### [Texte fourni]
....................
Avant de se suicider, Dimitris Christoulas a crié : "Je n'en peux plus, je ne veux pas laisser de dettes à mes enfants."

Le désespéré a aussi laissé une éloquente lettre :

"Le gouvernement a réduit à néant mes possibilités de survie, qui

étaient fondées sur une retraite honorable pour laquelle j'ai payé

seul toute ma vie [...] Je ne trouve pas d'autre solution pour une

fin digne, avant que je commence à chercher dans les poubelles

pour me nourrir."

 

Peu après, un millier d'inconnus se sont réunis auprès de l'arbre où il a mis fin à ses jours pour dénoncer "un meurtre d'Etat". L'ensemble de la classe politique grecque a réagi, certains pour dénoncer les mesures d'austérité inhumaines, d'autres l'instrumentalisation d'un drame personnel.

Le nombre de dépressions explose

Depuis le début de la crise, le nombre de suicides en Grèce, qui était l'un des plus faibles d'Europe, explose. Il aurait augmenté de plus de 40% en un an. L'ONG Klimaka, qui a mis en place une ligne téléphonique d'urgence pour les désespérés, a vu le nombre d'appels doubler en un an et se multiplier par quatre depuis sa création, en 2007.

Le nombre de dépressions explose.
....................
### [Données de l'exercice]
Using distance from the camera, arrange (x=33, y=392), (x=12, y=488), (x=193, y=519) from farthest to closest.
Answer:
....................
### [Consignes de l'exercice]
(a) Relevez toutes les quantités dont le texte sur la crise grecque signale la hausse.
(b) Reproduisez à l'identique le passage du texte sur la crise grecque commençant par "Depuis le début" et se terminant par "création, en 2007.".
Le matériel ci-dessus provient d'une source distincte de celle du texte.

### [Résultats par tâche]
(a)
- le nombre de suicides en Grèce (plus de 40% en un an)
- le nombre d'appels reçus par la ligne téléphonique d'urgence de l'ONG Klimaka (doublé en un an, multiplié par quatre depuis 2007)
- le nombre de dépressions

(b)
Depuis le début de la crise, le nombre de suicides en Grèce, qui était l'un des plus faibles d'Europe, explose. Il aurait augmenté de plus de 40% en un an. L'ONG Klimaka, qui a mis en place une ligne téléphonique d'urgence pour les désespérés, a vu le nombre d'appels doubler en un an et se multiplier par quatre depuis sa création, en 2007.